╭─ 引用文

説明

フラッシュ可能な多層フィルム

本発明は、層厚が10μm未満の、少なくとも1種の少なくとも部分的に鹸化したポリ酢酸ビニルに基づく、水の作用により粉砕され得、かつ、冷水に耐性であるかまたは冷水にゆっくり溶解され得る、少なくとも1つの層と、冷水に可溶性であり、少なくとも1種の少なくとも部分的に鹸化したポリ酢酸ビニル、および、少なくとも1種の水溶性を増大させる物質とに基づく少なくとも1つの層であって、該物質が、生分解性ポリマー、界面活性剤、無機顔料および無機充填剤からなる群から選択される少なくとも1つの層とから作成される、少なくともフラッシュ可能な熱可塑性層複合体を包含する多層フィルムに関し、かつ、前記多層フィルムから製造されるフラッシュ可能な包装に関する。

╰─

(課題内容)
上の多層フィルムの説明から、「フラッシュ可能な多層フィルム」を含む語句で始まり「ラッシュ可能な包装に関する。」で終わる部分を、一字も変えずに書き写すこと。

╭─ データ行

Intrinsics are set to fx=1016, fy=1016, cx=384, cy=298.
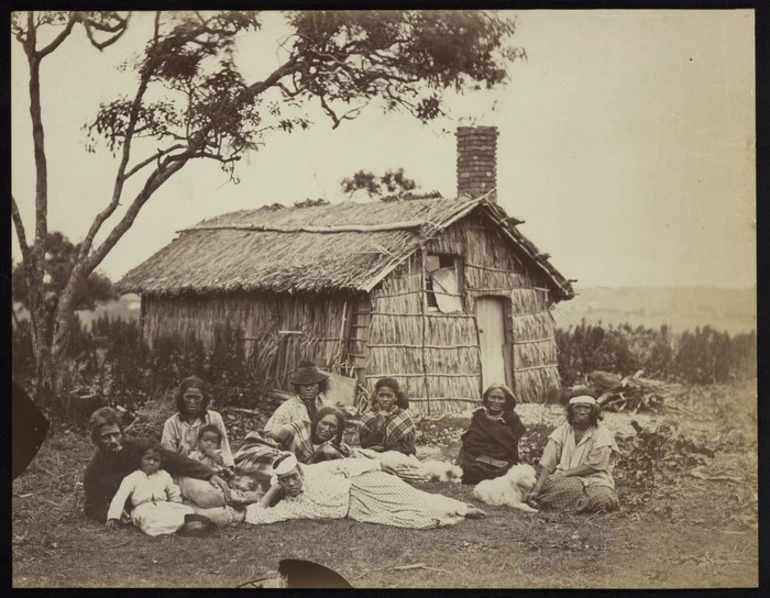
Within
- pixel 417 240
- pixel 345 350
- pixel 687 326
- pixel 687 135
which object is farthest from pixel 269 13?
pixel 687 326

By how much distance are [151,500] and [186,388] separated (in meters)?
1.16

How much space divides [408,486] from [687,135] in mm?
4489

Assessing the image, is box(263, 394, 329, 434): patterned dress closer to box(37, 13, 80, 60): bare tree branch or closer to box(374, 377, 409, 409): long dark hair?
box(374, 377, 409, 409): long dark hair

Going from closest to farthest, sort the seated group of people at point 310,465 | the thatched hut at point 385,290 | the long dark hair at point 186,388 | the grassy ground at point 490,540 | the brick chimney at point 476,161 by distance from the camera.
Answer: the grassy ground at point 490,540, the seated group of people at point 310,465, the thatched hut at point 385,290, the long dark hair at point 186,388, the brick chimney at point 476,161

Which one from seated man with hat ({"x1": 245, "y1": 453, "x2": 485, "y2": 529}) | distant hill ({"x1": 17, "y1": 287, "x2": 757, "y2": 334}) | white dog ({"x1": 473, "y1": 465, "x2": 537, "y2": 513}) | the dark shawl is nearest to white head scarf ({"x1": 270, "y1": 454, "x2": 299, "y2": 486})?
seated man with hat ({"x1": 245, "y1": 453, "x2": 485, "y2": 529})

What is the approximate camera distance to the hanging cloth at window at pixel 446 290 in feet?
34.2

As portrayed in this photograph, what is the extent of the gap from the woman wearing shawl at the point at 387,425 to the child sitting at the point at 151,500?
1.92 metres

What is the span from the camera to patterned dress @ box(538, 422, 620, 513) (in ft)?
33.1

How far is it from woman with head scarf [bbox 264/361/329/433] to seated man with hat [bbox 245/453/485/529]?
437mm

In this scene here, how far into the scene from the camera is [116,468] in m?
10.2


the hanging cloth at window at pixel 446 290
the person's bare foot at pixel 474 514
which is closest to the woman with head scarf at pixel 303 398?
the hanging cloth at window at pixel 446 290

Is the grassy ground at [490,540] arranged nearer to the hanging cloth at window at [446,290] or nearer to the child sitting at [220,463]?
the child sitting at [220,463]

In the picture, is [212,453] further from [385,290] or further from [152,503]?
[385,290]

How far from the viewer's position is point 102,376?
34.0ft
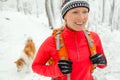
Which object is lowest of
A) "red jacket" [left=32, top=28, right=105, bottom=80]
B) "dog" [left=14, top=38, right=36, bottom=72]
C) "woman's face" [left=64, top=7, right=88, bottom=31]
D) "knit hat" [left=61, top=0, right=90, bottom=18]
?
"dog" [left=14, top=38, right=36, bottom=72]

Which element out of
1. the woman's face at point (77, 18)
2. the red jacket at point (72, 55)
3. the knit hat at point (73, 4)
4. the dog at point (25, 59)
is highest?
the knit hat at point (73, 4)

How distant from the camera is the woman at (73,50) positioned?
2.67 meters

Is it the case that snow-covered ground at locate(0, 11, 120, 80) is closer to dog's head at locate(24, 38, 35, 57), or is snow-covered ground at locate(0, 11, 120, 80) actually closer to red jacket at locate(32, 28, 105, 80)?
dog's head at locate(24, 38, 35, 57)

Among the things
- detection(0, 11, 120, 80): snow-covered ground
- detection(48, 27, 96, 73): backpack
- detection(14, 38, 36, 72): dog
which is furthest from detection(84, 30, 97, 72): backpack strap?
detection(14, 38, 36, 72): dog

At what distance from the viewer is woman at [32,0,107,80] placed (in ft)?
8.75

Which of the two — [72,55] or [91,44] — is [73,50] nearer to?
[72,55]

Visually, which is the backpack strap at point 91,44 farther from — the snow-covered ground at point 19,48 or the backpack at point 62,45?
the snow-covered ground at point 19,48

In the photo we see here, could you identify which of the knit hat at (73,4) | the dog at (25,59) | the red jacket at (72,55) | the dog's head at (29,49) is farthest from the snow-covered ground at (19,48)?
the knit hat at (73,4)

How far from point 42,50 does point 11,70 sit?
6.43 m

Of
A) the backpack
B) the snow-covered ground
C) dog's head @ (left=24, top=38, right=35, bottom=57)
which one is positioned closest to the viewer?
the backpack

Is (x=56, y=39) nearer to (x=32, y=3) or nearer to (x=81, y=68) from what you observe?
(x=81, y=68)

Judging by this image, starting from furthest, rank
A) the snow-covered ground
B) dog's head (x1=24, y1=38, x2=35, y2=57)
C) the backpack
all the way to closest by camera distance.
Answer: dog's head (x1=24, y1=38, x2=35, y2=57) → the snow-covered ground → the backpack

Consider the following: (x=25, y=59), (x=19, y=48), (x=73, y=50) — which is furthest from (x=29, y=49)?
(x=73, y=50)

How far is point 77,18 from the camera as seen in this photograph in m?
2.66
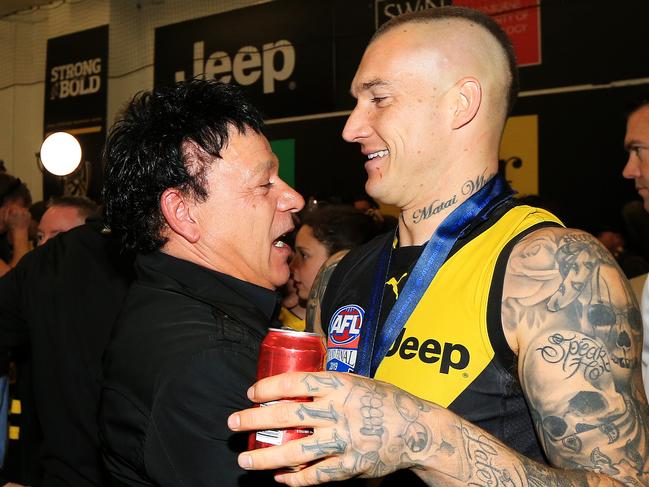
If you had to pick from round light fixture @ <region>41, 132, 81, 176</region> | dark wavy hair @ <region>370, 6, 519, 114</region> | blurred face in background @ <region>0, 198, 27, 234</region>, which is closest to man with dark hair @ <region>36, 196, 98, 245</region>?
blurred face in background @ <region>0, 198, 27, 234</region>

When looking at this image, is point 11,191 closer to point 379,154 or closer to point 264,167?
point 264,167

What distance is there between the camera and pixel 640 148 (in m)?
3.04

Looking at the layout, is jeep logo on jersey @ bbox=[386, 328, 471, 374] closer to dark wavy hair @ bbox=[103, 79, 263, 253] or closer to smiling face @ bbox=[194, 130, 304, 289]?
smiling face @ bbox=[194, 130, 304, 289]

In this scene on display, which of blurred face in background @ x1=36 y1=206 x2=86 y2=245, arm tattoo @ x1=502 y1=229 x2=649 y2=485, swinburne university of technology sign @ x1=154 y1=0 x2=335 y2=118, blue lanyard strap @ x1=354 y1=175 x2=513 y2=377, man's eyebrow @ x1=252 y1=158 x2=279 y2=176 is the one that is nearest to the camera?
arm tattoo @ x1=502 y1=229 x2=649 y2=485

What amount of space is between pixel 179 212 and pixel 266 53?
289 inches

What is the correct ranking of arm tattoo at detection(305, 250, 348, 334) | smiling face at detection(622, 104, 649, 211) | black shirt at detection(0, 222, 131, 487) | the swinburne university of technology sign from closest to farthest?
arm tattoo at detection(305, 250, 348, 334), black shirt at detection(0, 222, 131, 487), smiling face at detection(622, 104, 649, 211), the swinburne university of technology sign

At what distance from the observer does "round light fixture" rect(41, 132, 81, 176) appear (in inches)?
279

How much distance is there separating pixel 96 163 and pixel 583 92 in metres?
5.75

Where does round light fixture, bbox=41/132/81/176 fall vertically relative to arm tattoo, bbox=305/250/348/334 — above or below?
above

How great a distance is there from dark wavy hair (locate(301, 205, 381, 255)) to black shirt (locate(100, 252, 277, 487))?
1.88m

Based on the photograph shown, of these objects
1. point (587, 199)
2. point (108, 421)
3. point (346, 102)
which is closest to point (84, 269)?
point (108, 421)

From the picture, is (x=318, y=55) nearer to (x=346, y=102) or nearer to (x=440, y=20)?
(x=346, y=102)

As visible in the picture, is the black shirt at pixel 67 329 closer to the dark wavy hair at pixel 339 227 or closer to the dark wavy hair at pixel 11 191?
the dark wavy hair at pixel 339 227

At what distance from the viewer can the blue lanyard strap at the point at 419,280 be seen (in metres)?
1.59
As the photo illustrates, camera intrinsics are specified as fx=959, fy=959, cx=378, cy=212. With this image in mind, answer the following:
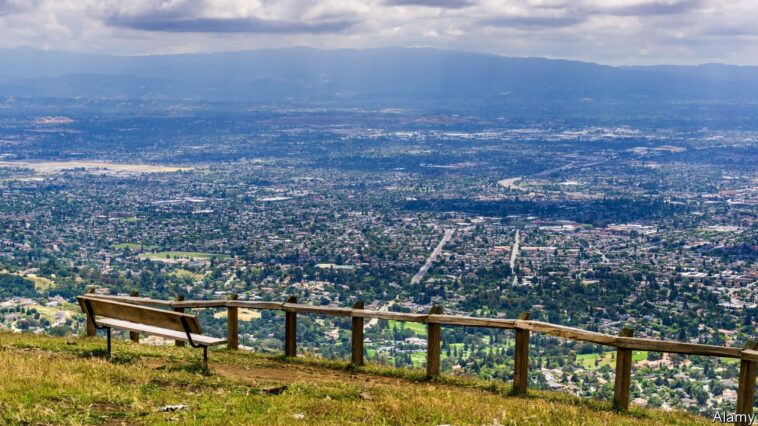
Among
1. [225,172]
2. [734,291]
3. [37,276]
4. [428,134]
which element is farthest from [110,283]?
[428,134]

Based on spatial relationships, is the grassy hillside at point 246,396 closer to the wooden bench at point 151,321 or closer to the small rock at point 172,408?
the small rock at point 172,408

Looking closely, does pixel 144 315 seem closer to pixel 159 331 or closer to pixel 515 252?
pixel 159 331

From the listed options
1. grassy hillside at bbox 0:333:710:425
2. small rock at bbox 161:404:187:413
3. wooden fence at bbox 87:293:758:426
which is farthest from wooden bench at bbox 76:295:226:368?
small rock at bbox 161:404:187:413

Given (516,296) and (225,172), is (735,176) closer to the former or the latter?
(225,172)

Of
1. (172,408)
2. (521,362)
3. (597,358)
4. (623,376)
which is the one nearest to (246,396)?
(172,408)

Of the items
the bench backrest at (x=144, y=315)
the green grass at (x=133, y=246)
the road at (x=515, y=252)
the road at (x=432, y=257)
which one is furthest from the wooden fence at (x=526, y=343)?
the green grass at (x=133, y=246)

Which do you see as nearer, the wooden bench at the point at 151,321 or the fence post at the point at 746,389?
the fence post at the point at 746,389
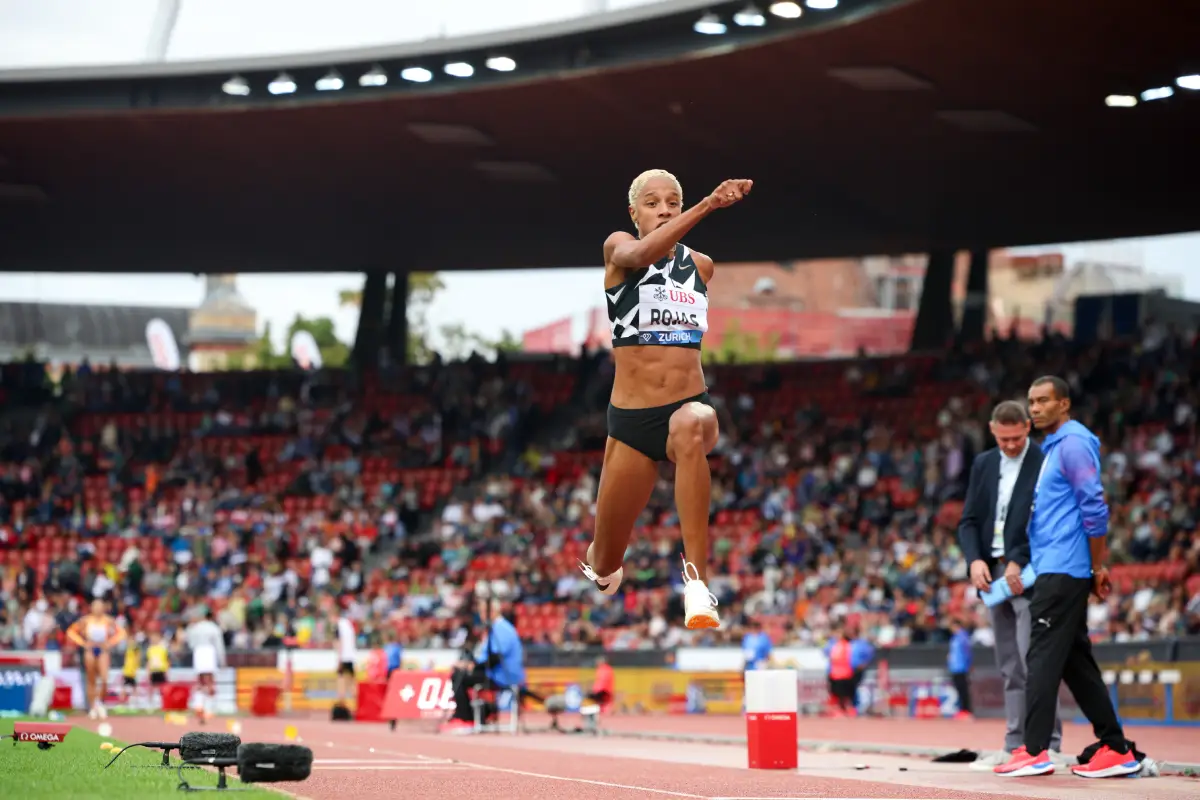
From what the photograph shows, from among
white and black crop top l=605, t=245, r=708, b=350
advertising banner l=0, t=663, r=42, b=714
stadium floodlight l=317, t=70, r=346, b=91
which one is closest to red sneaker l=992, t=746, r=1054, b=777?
white and black crop top l=605, t=245, r=708, b=350

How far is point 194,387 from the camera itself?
39688 mm

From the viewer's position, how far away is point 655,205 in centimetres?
778

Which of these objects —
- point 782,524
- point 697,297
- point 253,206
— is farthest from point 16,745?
point 253,206

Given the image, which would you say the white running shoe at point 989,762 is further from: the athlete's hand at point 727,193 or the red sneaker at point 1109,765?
the athlete's hand at point 727,193

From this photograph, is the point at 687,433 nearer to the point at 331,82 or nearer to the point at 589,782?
the point at 589,782

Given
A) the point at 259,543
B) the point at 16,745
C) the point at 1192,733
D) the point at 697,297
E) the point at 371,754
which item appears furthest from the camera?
the point at 259,543

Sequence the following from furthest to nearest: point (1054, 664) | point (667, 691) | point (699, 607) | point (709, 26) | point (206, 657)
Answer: point (667, 691)
point (206, 657)
point (709, 26)
point (1054, 664)
point (699, 607)

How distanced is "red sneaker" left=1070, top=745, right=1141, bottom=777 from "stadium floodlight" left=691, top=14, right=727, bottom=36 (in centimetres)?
1329

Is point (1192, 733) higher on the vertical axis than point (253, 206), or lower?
lower

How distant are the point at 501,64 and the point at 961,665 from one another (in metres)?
11.1

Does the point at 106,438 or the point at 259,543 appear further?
the point at 106,438

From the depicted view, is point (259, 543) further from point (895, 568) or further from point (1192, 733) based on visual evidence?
point (1192, 733)

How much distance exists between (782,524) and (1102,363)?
6689mm

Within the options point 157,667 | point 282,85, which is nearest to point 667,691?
point 157,667
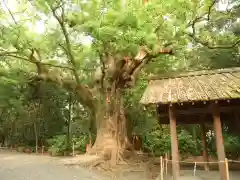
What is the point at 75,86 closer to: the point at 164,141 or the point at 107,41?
the point at 107,41

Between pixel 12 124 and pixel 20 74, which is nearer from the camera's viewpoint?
pixel 20 74

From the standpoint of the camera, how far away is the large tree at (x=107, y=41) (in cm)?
999

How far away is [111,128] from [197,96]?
701cm

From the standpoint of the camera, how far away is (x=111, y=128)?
1438cm

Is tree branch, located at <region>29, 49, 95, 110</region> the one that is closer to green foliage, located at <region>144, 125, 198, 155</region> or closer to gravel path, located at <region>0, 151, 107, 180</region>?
gravel path, located at <region>0, 151, 107, 180</region>

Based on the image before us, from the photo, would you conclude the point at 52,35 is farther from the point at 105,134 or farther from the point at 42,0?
the point at 105,134

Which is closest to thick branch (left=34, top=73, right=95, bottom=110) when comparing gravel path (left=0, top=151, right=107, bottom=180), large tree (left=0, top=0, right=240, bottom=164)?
large tree (left=0, top=0, right=240, bottom=164)

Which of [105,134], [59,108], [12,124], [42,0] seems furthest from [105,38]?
[12,124]

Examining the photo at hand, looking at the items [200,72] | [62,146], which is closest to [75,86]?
[62,146]

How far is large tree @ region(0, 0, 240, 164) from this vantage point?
9.99 metres

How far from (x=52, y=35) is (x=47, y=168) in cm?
648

╰─

(解答)
フラッシュ可能な多層フィルム

本発明は、層厚が10μm未満の、少なくとも1種の少なくとも部分的に鹸化したポリ酢酸ビニルに基づく、水の作用により粉砕され得、かつ、冷水に耐性であるかまたは冷水にゆっくり溶解され得る、少なくとも1つの層と、冷水に可溶性であり、少なくとも1種の少なくとも部分的に鹸化したポリ酢酸ビニル、および、少なくとも1種の水溶性を増大させる物質とに基づく少なくとも1つの層であって、該物質が、生分解性ポリマー、界面活性剤、無機顔料および無機充填剤からなる群から選択される少なくとも1つの層とから作成される、少なくともフラッシュ可能な熱可塑性層複合体を包含する多層フィルムに関し、かつ、前記多層フィルムから製造されるフラッシュ可能な包装に関する。